… and we’re back on the question of “how small a solder powder particle do I need, to achieve a certain bump height or bump diameter”?. There are a lot of factors that control this, but after taking the metal loading and other, second order, variables out of the picture, the two main questions to be answered are:
- How big is the bump (width or height)?
- What is your allowable bump height / diameter variability?
As solder bump dimensions shrink, the finite size of the particles in the solder paste used to form that bump affects the final solder bump variability. See the figure below for a visual description:
The variability therefore comes from each solder paste deposit containing a certain number of solder particles; more or less solder particles than the one next to it and so on. The question then is: how many solder particles (n), and of what diameter (d)?

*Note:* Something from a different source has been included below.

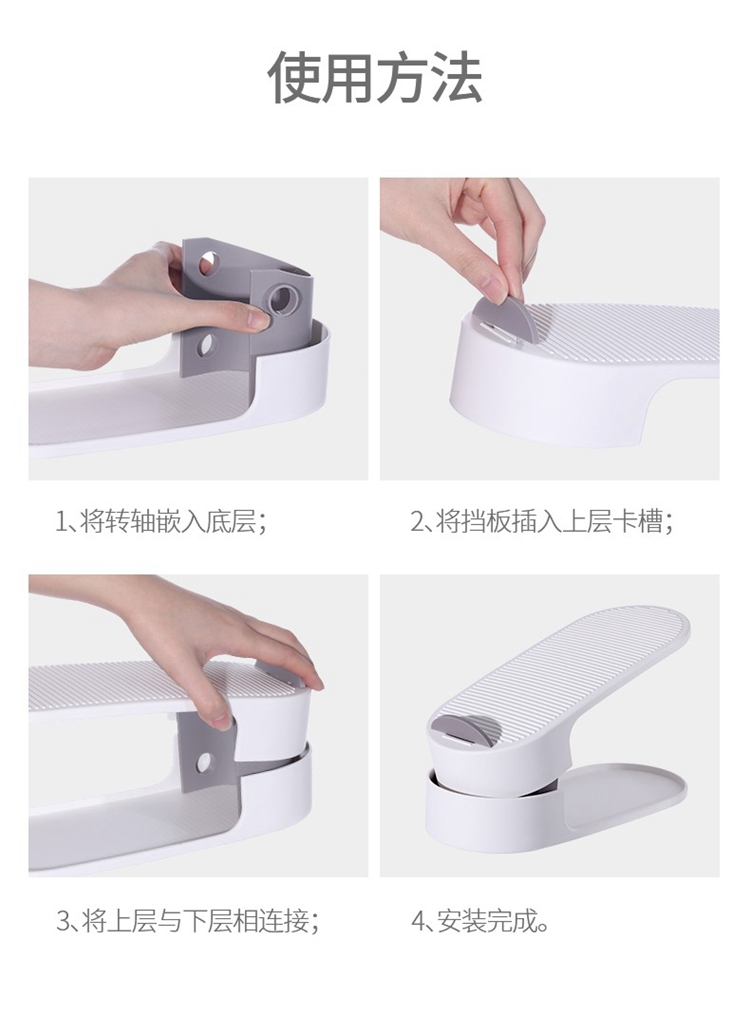 使用方法

1、将转轴嵌入底层；

2、将挡板插入上层卡槽；

3、将上层与下层相连接；

4、安装完成。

Note that n = [N(max)-N(min)] / 2
You can see the effect of this in the enclosed table:
For example, from the above table, for a bump diameter of 200microns and allowable variability of 5microns (2.5%) across the substrate, if the number of solder particles in each deposit can vary by up to 2 (n=2), then type 3 powder will be sufficient. If the printing process gives you a large variation from deposit to deposit - as much as 10 particles perhaps (n=10) - then type 4 powder will be needed.
I'd like to propose a new guideline (Mackie's Rule) to go with the previous two, and say that a good overestimate of the solder powder type needed for bumps of mean diameter D, and a certain desired variability, should be based on plus or minus the volume of five (n=5) solder powder particles of the largest expected diameter for a powder of that type.
Lots of questions remain - probably most critically:
1/ Variability: How do you define variability, assuming a Gaussian distribution of bump diameters? 2 sigma; 3 sigma?.
2/ Print Process: Also note that this Rule is based on the FCI "drive-in" process discussed last time. Release of solder paste from the stencil will increase the variability, and also (critically) make it time dependent, due to the thixotropy of the paste.
3/ Can the bump diameter be used as a reasonable estimate of a spherical bump?
I am looking forward to someone proving me wrong, but at least we have a basis for recommendations.
Also, many thanks to Ron Lasky for pointing out the absence of clarity in the original description of the approach above.
Cheers! Andy